Opec to raise oil supply in 2018 second half

Business Wednesday 13/June/2018 14:51 PM
By: Times News Service
Opec to raise oil supply in 2018 second half

Muscat: Oil producing nations will abandon their historic pact to limit supply and raise oil output to meet global demand in the second half of 2018, according to a Gulf Intelligence industry survey.
In the poll conducted with 66 oil industry executives, market traders and analysts, one week ahead of a critical Opec and non-Opec meeting in the Austrian capital, Vienna, 46 of those polled said they expected the world’s biggest oil exporters to raise output in the third and fourth quarters of 2018.
“Let's face it, it seems like Opec's policy will more than likely change come June 22 — 18 months of hard graft and quite frankly, astounding compliance by all members has done its job and flat price is up at a dizzying height of $76 per barrel,” said Dubai-based Matt Stanley, Fuel Oil Broker, Freight Investor Service.
Opec and its allies had accomplished their mission of reducing global oil stocks to desired levels, the International Energy Agency (IEA) reported in April, signalling that the market could become too tight if supply remained restrained. The IEA, which coordinates the energy policies of industrialised nations, said stocks in developed countries fell to their five-year average — a metric used by Opec to measure the success of the output cuts.
Opec spent the past few years attempting to push up the price of oil following its collapse in 2014 when the price plunged from more than $115 a barrel to hit a low below $30 a barrel in early 2016. That was a result of an increase in supply from Russia, Venezuela and other Opec nations desperate for cash and an important new arrival on the scene — fracking firms in the US, which had begun pumping huge quantities of oil and gas.

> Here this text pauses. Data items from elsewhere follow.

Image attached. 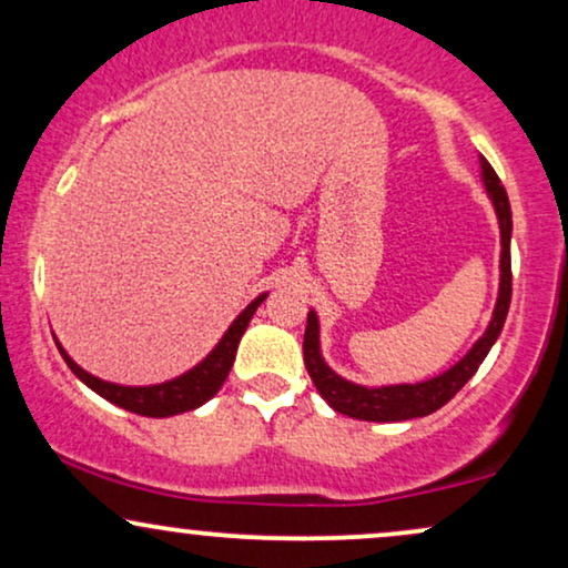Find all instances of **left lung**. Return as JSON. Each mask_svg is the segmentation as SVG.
<instances>
[{
  "label": "left lung",
  "instance_id": "obj_1",
  "mask_svg": "<svg viewBox=\"0 0 568 568\" xmlns=\"http://www.w3.org/2000/svg\"><path fill=\"white\" fill-rule=\"evenodd\" d=\"M480 168H484V184L488 197H491L494 207H497L499 232H501V262H499V298L494 306V317L488 323L486 334L475 342V347L448 368L446 374L435 376L429 382L419 384H395V387H361L352 384L342 376L334 374L321 357V338H317V315L310 312L306 315V331H304V363L310 371L312 382H315L317 393L331 408L338 414H347L352 419H366V422H403L416 419V416H427L440 406H446L452 397L473 379L480 363L486 361L488 349L497 342L505 325L507 310H510L513 296V270H510V234H513V213L510 200H507L505 186H501L499 175L488 165L486 158H480Z\"/></svg>",
  "mask_w": 568,
  "mask_h": 568
}]
</instances>
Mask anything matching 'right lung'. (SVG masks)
Returning <instances> with one entry per match:
<instances>
[{
    "label": "right lung",
    "instance_id": "obj_1",
    "mask_svg": "<svg viewBox=\"0 0 568 568\" xmlns=\"http://www.w3.org/2000/svg\"><path fill=\"white\" fill-rule=\"evenodd\" d=\"M264 298H266V293H262L258 298H253V302L245 306L243 315H240L237 321L230 325V331H226L224 338L216 344V349H213L197 368H192L189 374L179 376V379H173V382L154 384V387H122V384L95 379V376H90L88 371H82L74 361H71L67 352H63L61 344H58V349H61L63 361L69 363V368L74 371V374L80 376V379L88 384L93 393L106 397V400L114 403V406L133 410V414L162 419V416H175V414H184V410L197 408L219 393L221 384H224L226 376H230V368L234 363V352H237L240 338H243L247 323H251V317H253V312L258 310V304H262Z\"/></svg>",
    "mask_w": 568,
    "mask_h": 568
}]
</instances>
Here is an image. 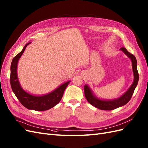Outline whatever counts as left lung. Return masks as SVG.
Instances as JSON below:
<instances>
[{"mask_svg": "<svg viewBox=\"0 0 148 148\" xmlns=\"http://www.w3.org/2000/svg\"><path fill=\"white\" fill-rule=\"evenodd\" d=\"M120 50L123 51L128 58L131 60L133 73V82L131 86L127 91L123 93L120 97L113 99H100L94 95L92 90L88 85H85L84 93L85 96L87 99L88 102L91 104L92 106H95L101 110L111 111L124 106L128 101H130L135 88L137 86L138 80H139V74L137 70V61L135 56L128 52L124 47L120 49Z\"/></svg>", "mask_w": 148, "mask_h": 148, "instance_id": "8db88e82", "label": "left lung"}]
</instances>
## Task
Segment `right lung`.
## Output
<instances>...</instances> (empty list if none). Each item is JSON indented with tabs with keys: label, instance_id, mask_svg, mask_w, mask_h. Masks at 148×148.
Masks as SVG:
<instances>
[{
	"label": "right lung",
	"instance_id": "add662e5",
	"mask_svg": "<svg viewBox=\"0 0 148 148\" xmlns=\"http://www.w3.org/2000/svg\"><path fill=\"white\" fill-rule=\"evenodd\" d=\"M29 42L23 47V50L12 60L10 66V84L13 93L23 106L30 110L38 111H46L53 108L59 103L63 97V93L71 80L61 84L53 91L43 95H34L26 92L19 82L17 68L18 61L25 51L26 47L31 44Z\"/></svg>",
	"mask_w": 148,
	"mask_h": 148
}]
</instances>
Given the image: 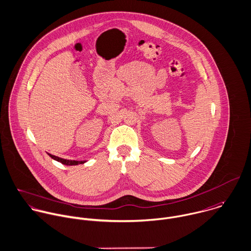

The low oil prices finally propelled the world’s biggest oil exporters, led by Russia and Saudi Arabia, into a year of shuttle diplomacy that saw 24 countries signing on to the supply cut agreement in December 2016 to remove 1.8 million barrels a day from the market.
Still, 31 per cent of those polled in the Gulf Intelligence GIQ survey said they believed it was too early to abandon this historic agreement and expected Opec to keep the supply agreement in place until the end of 2018 as formally agreed at the last Opec meeting in December.
“I expect Opec and non-Opec to keep cuts in place,” said Olga Labai, Director, Oil & Gas Consultants. “My opinion is the world of energy requires longer periods of stability, both on the oil price side and in the relationship between members and non-members of OPEC, before any major decisions on oil cuts can be taken,” she said.
The Joint Ministerial Monitoring Committee (JMMC) representing the 24 Opec and non-Opec producing countries participating in the voluntary production adjustments will next meet in Vienna on June 21.
The Organisation of Petroleum Exporting Countries (Opec) collectively produces some one third of global oil supply.